《尋找格子衫》 –10–

李千虹在空曠的玄關牽出摩托車,跨上坐墊、發動引擎,離去前,她想起老是罵她不關鐵門的葛瑞宏,也想起在屋內的葛玫琦,於是停下車拉了鐵門,才往學校的方向騎。

在學校後門的機車棚下沒幾輛車,李千虹大搖大擺地停進鬆散的空位,赫然瞥見一輛熟悉的車影。她停好車,跨過一條條的矮欄杆。她不太確定自己印象中那輛機車的車形,但李千虹對數字有一股與生俱來的敏感度,她比對車牌號碼,確定那輛車的主人是誰。

她想起來,葛瑞宏好像說過他暑假要在學校打工。只是自己從來沒問過。所以根本不知道他在哪個單位充當工讀生。這麼一來遇得到嗎?有那麼一刻,李千虹握緊鑰匙問自己。

遇到那個垃圾幹嘛?!

她甩甩頭,趕忙掃除這個念頭。她要去暗房,她來學校是為了要去暗房!

李千虹銬上大鎖,右肩挑起包包往商學院前進,商學院的頂樓是圖書館,暗房就設置在倒數第二層樓,由於那個小房間位於電梯口附近,極為隱密,導致沒有外人想得到那是攝影社的專屬暗房,倒是不時會有工友誤認為休息室,拼命敲門,惹得在裡頭洗照片的社員一陣兵荒馬亂。

她插入鑰匙,扭開暗房門把。只是從防潮箱內拿了相機、放回自己的相機套中,再放入大側包。拉了椅子坐在暗房裡,知道葛玫琦在家,她今天不打算洗照片,卻始終不出去。暗房的大燈開著,空氣間飄蕩化學藥水的味道,她將臉埋進臂彎,伏趴在桌面上,掉進思緒的漩渦。

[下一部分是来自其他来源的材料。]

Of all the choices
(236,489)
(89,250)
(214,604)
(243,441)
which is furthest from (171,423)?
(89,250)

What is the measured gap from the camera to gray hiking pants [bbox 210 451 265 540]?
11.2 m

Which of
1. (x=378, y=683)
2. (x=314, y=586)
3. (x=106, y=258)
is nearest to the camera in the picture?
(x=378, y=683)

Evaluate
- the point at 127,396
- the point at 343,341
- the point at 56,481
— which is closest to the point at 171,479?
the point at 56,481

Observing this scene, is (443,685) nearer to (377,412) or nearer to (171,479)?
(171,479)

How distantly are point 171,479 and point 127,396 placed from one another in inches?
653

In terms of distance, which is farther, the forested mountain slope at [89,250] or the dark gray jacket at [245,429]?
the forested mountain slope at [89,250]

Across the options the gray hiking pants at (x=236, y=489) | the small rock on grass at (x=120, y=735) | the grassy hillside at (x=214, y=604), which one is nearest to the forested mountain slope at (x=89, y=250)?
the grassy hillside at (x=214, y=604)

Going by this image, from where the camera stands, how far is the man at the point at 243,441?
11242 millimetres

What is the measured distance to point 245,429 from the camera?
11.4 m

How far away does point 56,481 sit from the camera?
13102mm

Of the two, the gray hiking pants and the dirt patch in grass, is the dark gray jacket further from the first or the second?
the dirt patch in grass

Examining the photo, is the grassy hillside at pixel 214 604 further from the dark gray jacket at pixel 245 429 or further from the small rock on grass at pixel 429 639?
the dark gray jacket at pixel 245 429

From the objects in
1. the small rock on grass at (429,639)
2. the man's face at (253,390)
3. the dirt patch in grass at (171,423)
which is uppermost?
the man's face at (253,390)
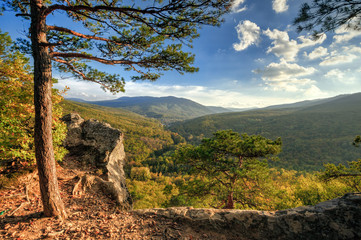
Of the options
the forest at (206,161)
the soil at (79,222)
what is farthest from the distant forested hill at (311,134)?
the soil at (79,222)

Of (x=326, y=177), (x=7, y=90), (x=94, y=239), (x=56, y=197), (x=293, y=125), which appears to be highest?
(x=7, y=90)

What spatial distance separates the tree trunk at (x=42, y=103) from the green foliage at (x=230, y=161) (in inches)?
294

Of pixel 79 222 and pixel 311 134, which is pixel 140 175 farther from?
pixel 311 134

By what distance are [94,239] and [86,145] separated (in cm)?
707

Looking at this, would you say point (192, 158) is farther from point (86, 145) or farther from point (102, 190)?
point (86, 145)

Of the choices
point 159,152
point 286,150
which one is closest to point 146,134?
point 159,152

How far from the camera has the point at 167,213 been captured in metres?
4.55

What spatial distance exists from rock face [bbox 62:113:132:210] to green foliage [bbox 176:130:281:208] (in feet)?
14.4

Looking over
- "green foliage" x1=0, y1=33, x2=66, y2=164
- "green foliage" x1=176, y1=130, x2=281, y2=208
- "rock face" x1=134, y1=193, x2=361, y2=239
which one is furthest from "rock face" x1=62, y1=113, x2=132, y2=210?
"rock face" x1=134, y1=193, x2=361, y2=239

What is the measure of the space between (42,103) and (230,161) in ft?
32.3

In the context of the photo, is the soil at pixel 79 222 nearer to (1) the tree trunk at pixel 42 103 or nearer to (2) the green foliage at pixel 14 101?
(1) the tree trunk at pixel 42 103

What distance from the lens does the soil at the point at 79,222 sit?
3.44m

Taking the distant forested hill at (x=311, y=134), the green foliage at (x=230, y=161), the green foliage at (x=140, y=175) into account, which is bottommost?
the green foliage at (x=140, y=175)

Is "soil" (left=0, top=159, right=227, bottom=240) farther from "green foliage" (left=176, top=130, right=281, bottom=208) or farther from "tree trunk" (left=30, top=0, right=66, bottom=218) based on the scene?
"green foliage" (left=176, top=130, right=281, bottom=208)
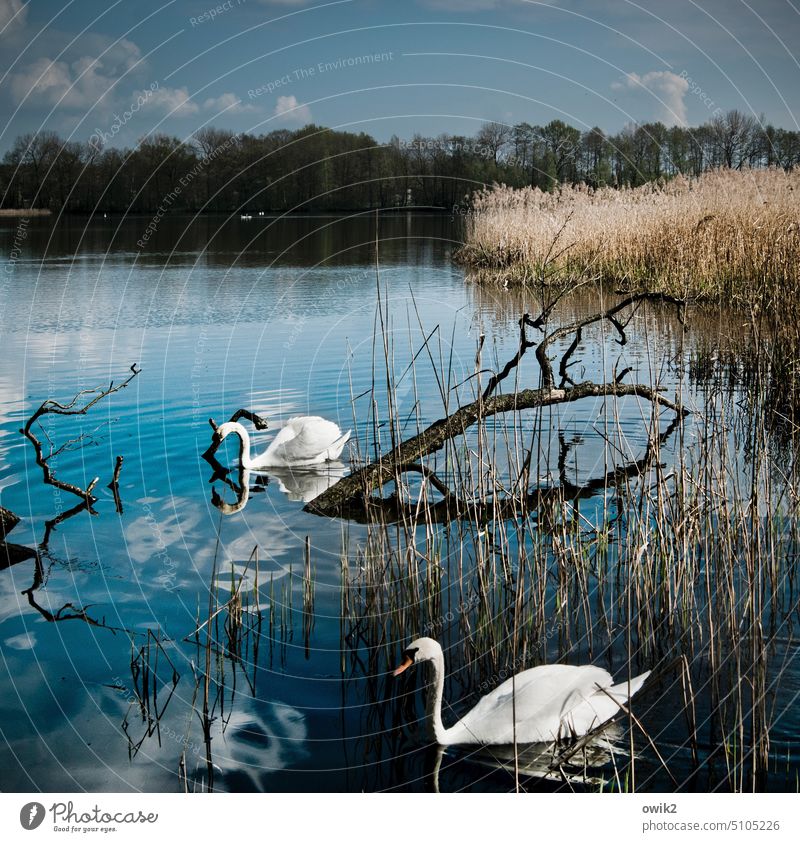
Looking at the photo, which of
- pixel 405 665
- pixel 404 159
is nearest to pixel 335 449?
pixel 405 665

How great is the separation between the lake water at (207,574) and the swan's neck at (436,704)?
11cm

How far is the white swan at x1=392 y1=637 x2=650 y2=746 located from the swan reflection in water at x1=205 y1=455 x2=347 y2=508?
3811mm

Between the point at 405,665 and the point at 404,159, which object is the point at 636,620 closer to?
the point at 405,665

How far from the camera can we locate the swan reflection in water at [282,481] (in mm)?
7766

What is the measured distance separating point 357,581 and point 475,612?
2.73 feet

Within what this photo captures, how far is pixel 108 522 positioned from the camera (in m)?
7.07

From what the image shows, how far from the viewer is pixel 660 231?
55.7 feet

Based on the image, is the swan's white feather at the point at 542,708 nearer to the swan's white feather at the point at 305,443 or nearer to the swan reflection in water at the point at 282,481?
the swan reflection in water at the point at 282,481

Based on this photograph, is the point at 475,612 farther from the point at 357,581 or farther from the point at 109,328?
the point at 109,328

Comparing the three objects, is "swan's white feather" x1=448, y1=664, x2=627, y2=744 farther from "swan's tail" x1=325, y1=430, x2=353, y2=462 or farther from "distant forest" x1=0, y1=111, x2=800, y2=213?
"distant forest" x1=0, y1=111, x2=800, y2=213

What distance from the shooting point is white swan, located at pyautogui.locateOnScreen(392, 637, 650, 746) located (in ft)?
13.0

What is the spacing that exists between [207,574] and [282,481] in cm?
227

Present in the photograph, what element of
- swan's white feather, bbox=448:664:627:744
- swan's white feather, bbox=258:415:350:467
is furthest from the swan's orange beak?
swan's white feather, bbox=258:415:350:467
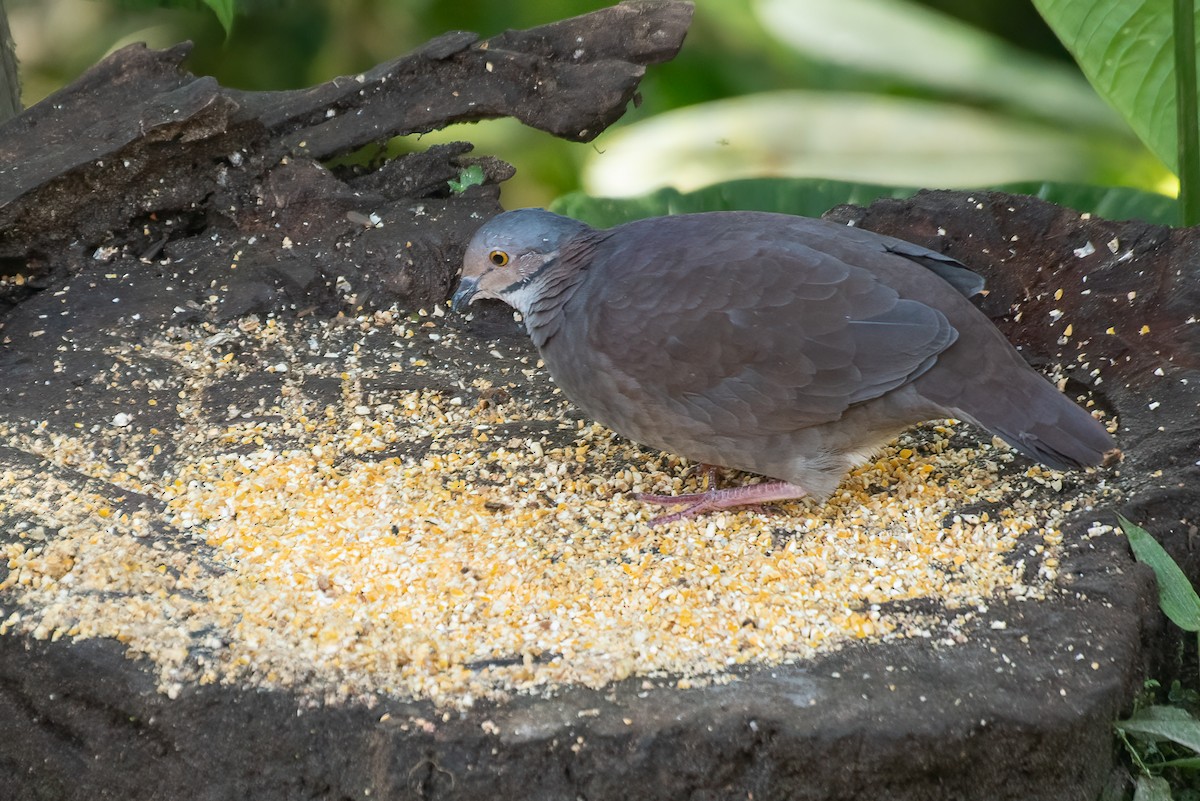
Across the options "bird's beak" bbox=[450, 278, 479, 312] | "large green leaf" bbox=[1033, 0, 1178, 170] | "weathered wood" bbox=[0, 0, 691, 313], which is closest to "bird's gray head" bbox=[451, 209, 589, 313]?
"bird's beak" bbox=[450, 278, 479, 312]

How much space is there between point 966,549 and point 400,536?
1246 millimetres

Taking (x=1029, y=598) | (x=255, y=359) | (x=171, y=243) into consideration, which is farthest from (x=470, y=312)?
(x=1029, y=598)

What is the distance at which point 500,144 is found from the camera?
5.70m

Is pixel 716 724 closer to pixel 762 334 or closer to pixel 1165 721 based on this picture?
pixel 1165 721

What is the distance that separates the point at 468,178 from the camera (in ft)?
13.4

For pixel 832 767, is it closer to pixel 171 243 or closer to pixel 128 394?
pixel 128 394

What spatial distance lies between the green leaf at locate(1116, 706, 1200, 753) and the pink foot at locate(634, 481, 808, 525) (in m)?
0.91

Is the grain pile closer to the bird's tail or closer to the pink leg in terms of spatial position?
the pink leg

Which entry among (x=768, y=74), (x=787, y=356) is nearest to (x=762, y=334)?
(x=787, y=356)

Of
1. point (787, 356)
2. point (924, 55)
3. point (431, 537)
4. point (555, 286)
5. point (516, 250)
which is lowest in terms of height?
point (431, 537)

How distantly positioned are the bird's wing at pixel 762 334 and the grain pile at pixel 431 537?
1.01ft

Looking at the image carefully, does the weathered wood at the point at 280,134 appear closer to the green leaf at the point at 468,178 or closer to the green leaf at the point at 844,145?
the green leaf at the point at 468,178

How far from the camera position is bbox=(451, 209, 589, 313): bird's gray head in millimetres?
3170

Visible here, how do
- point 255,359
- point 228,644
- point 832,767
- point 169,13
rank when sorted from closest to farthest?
point 832,767 < point 228,644 < point 255,359 < point 169,13
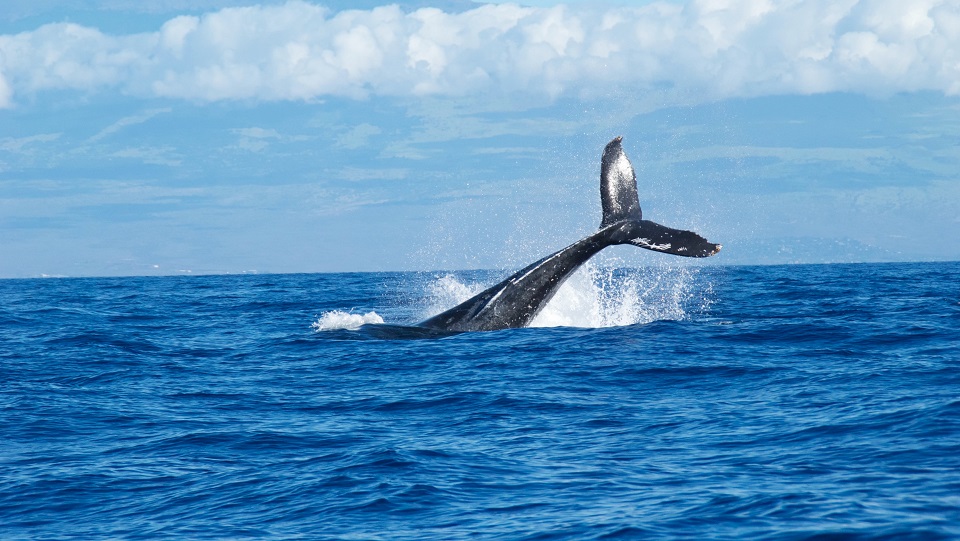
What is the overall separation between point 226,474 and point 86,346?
12855 millimetres

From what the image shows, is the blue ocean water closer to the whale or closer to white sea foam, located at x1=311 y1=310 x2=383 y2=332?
the whale

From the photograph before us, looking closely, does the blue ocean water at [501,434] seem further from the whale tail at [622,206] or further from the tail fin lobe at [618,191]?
the tail fin lobe at [618,191]

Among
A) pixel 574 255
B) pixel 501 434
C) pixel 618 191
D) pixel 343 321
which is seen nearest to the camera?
pixel 501 434

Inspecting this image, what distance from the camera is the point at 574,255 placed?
19.4 metres

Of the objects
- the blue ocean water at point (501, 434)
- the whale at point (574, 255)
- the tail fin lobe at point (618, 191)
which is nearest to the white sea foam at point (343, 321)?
the blue ocean water at point (501, 434)

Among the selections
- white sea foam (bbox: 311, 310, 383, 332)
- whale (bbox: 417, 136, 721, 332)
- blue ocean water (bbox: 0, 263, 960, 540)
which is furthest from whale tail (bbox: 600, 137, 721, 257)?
white sea foam (bbox: 311, 310, 383, 332)

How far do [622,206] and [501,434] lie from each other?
28.3 feet

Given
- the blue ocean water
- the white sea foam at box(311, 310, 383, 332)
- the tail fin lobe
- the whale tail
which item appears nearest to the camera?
the blue ocean water

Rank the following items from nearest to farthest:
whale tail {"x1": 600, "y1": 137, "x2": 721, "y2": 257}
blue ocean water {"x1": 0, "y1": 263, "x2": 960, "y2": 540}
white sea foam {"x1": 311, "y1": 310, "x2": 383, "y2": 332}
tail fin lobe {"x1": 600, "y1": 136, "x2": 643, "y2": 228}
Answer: blue ocean water {"x1": 0, "y1": 263, "x2": 960, "y2": 540}, whale tail {"x1": 600, "y1": 137, "x2": 721, "y2": 257}, tail fin lobe {"x1": 600, "y1": 136, "x2": 643, "y2": 228}, white sea foam {"x1": 311, "y1": 310, "x2": 383, "y2": 332}

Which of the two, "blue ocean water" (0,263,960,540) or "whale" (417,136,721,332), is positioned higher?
"whale" (417,136,721,332)

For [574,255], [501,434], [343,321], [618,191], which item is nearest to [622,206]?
[618,191]

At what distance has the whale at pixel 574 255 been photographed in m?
18.0

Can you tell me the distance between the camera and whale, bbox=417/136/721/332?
1798cm

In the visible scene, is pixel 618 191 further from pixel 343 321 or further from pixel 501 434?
pixel 501 434
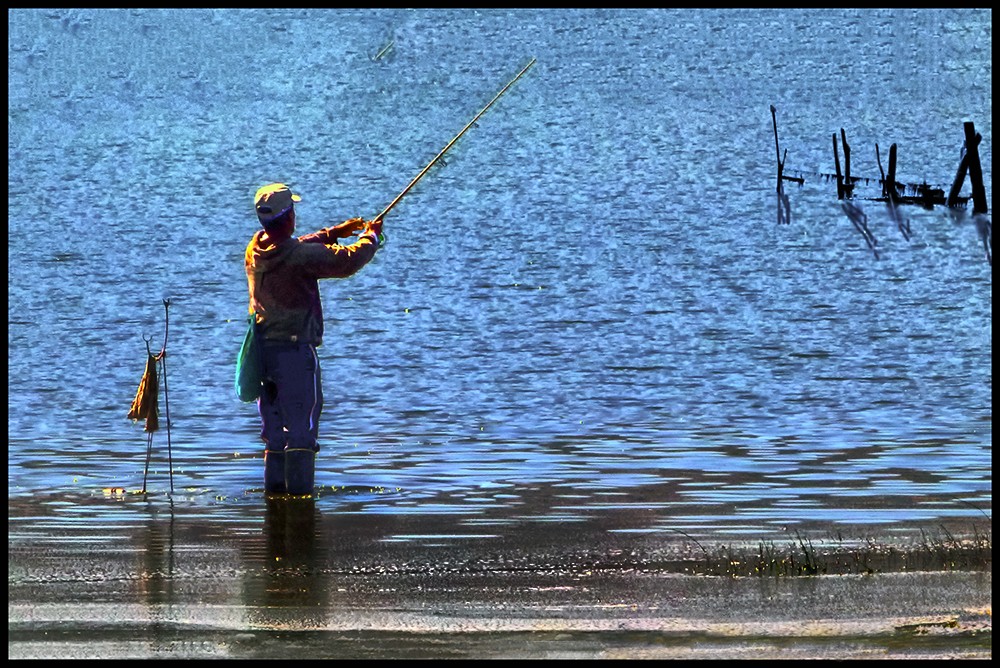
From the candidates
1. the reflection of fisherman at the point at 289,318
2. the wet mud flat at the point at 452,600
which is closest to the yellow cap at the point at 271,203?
the reflection of fisherman at the point at 289,318

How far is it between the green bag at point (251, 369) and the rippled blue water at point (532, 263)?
64 cm

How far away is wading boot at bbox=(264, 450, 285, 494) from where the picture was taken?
13.6 meters


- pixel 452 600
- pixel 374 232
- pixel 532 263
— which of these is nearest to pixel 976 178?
pixel 532 263

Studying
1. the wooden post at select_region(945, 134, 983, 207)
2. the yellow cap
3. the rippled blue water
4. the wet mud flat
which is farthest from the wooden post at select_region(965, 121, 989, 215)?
the wet mud flat

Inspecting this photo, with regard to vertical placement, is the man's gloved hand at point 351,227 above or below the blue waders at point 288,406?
above

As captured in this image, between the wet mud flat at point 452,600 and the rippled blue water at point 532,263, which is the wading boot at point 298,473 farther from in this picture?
the wet mud flat at point 452,600

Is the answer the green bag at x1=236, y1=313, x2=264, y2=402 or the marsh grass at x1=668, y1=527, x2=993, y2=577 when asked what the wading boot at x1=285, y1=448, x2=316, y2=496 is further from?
the marsh grass at x1=668, y1=527, x2=993, y2=577

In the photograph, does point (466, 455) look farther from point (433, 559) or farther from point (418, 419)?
point (433, 559)

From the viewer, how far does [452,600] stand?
1018 centimetres

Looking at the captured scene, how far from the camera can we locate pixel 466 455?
15867mm

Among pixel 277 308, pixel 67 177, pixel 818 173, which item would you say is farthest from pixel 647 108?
pixel 277 308

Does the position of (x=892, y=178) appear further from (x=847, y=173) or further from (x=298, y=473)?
(x=298, y=473)

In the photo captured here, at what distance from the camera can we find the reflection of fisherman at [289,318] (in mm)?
13586

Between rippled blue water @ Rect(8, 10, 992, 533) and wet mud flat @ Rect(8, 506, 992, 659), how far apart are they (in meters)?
1.21
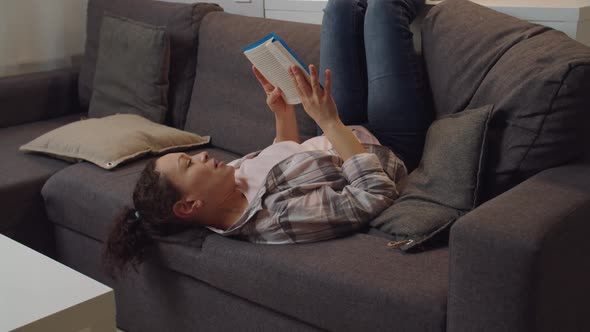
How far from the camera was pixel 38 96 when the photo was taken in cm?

李千虹在半睡半醒間覺得自己被掐住脖子、簡直快要窒息了,她嚇得冷汗直流,根本不記得究竟想起什麼、或者夢見什麼,她卯足全身的力氣,掙脫夢境帶給她的所有壓迫,猛然起身。

醒。

她嚇得打開暗房的門,讓新鮮的空氣透進來。

還有令她驚奇的視覺成像。

「你怎麼、怎麼會在這?」李千虹意外得結巴。

「打工啊。」葛瑞宏趴在暗房門外的窗戶上,「洗照片啊?」

「沒有,拿個相機而已。」李千虹說。

「拿個相機怎麼滿頭大汗?」葛瑞宏從口袋掏出一條手帕,伸手遞出:「擦一擦吧,脖子後面也要擦,不然會感冒。」

「嗯。」她默默地接過手帕,把謝謝喃在嘴裡。從暗房裡拿了兩張椅子,放到門外的窗前,「你不是在打工?還可以翹班喔?」

「可以啊,上大號。」葛瑞宏打趣地說。

「哈哈哈哈哈。」她大笑:「喂,你現在住哪?」

「新店,幹嘛?要來參觀喔?」

「少來了,關心一下而已!」

「那也好,客人進我家之前都要淨身,妳應該會受不了。」

「真是夠了,你的潔癖可不可以不要這麼白痴啊?」李千虹皺起鼻子。

「妳到底是討厭我的潔癖?還是討厭我?」

「關你屁事,我都討厭啊怎樣?」她調皮地吐吐舌頭:「幹嘛?如果你還想要問相同的問題,我就一輩子都不會再跟你說話,考慮清楚啊!哈哈哈哈哈!」

「我不會問這個,可是我想知道,妳對我還會有恨嗎?」

「……不知道。」李千虹木然地垂下臉龐,她凝視著夾在雙腿間的自己的手,以至於葛瑞宏看不見她的表情和眼神。「也許,說恨真的太嚴重了。大概就是氣話吧!其實我早就不在意這件事情,只是好像一直被過去拖著,心智啊,感情觀啊什麼的,都停著沒有再長大……」

「嗯。」

「你不要道歉,大概也只是我自己抗拒長大而已。」李千虹抬起頭,抓起葛瑞宏的手,移到自己面前,「可以,再幫我整理一次頭髮嗎?」

「啊?」他有些遲疑。

「你果然忘記了。」她嘆了嘆,像洩氣的皮球,眼神中充滿數不盡的落寞:「把我前面的頭髮,塞到耳後。可以嗎?」

「好。」葛瑞宏照著作。

李千虹感覺到他和緩的手溫碰觸、擦掠她鬢角的皮膚和耳根,葛瑞宏細細地抓起她前額散落的瀏海,好生塞到耳後。他完成任務的手擱在她的後頸,想要摟住她,一如兩年前綺麗的夏天。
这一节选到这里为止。